Errada, porque a morte presumida do art. 7º, em regra, pode ocorrer sem prévia decretação de ausência quando há perigo de vida extremo.
- B)ficta, sem comoriência, independentemente de decretação de ausência.
Errada, porque a expressão mais adequada no Código Civil é morte presumida, e a comoriência depende de impossibilidade de verificar a ordem das mortes, o que ocorreu aqui.
- C)real, em comoriência.
Errada, porque morte real exige prova segura do óbito, o que não existe quando os corpos não foram encontrados e não se pôde determinar o falecimento.
- D)ficta, sem comoriência, necessariamente após a decretação de ausência.
Errada, porque a decretação de ausência não é necessária nesta hipótese de perigo extremo e desaparecimento em naufrágio.
- E)presumida, em comoriência, mesmo sem decretação de ausência.
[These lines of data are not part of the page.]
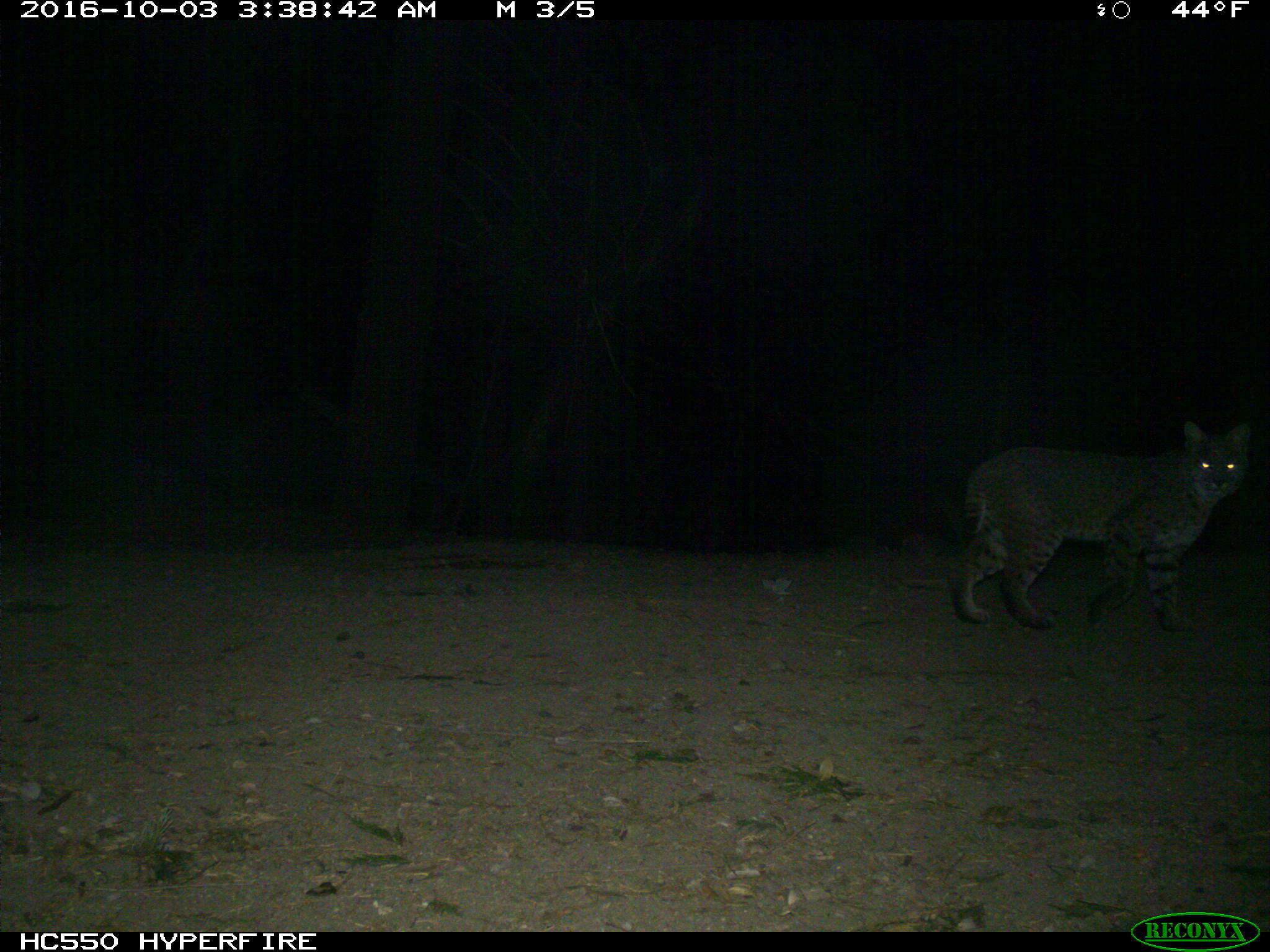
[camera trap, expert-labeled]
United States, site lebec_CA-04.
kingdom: Animalia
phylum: Chordata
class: Mammalia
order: Carnivora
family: Felidae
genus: Lynx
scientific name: Lynx rufus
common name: bobcat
Certa, porque o art. 7º do Código Civil autoriza a morte presumida sem decretação de ausência e o art. 8º resolve a dúvida sobre a ordem dos óbitos pela comoriência.
Gabarito: E
No Direito Civil, a regra é que a personalidade termina com a morte, e o Código Civil admite dois cenários importantes: morte real, quando há corpo e certeza do óbito, e morte presumida, quando as circunstâncias mostram que a pessoa provavelmente morreu, mas não foi possível encontrar o corpo ou apurar o momento exato do falecimento. Aqui, Edinaldo e Tiago desapareceram após o naufrágio, em situação de grave perigo, e as buscas foram esgotadas sem resultado. Isso encaixa na lógica do art. 7º do Código Civil, que trata da morte presumida sem declaração de ausência quando for extremamente provável a morte de quem estava em perigo de vida. Além disso, como não se conseguiu saber quem morreu antes, aplica-se a comoriência: presume-se que ambos morreram ao mesmo tempo, sem transmissão de herança entre eles (art. 8º do CC). Em resumo: a lei não exige ausência nesse caso, porque o cenário é de provável morte em desastre, com impossibilidade de localização dos corpos.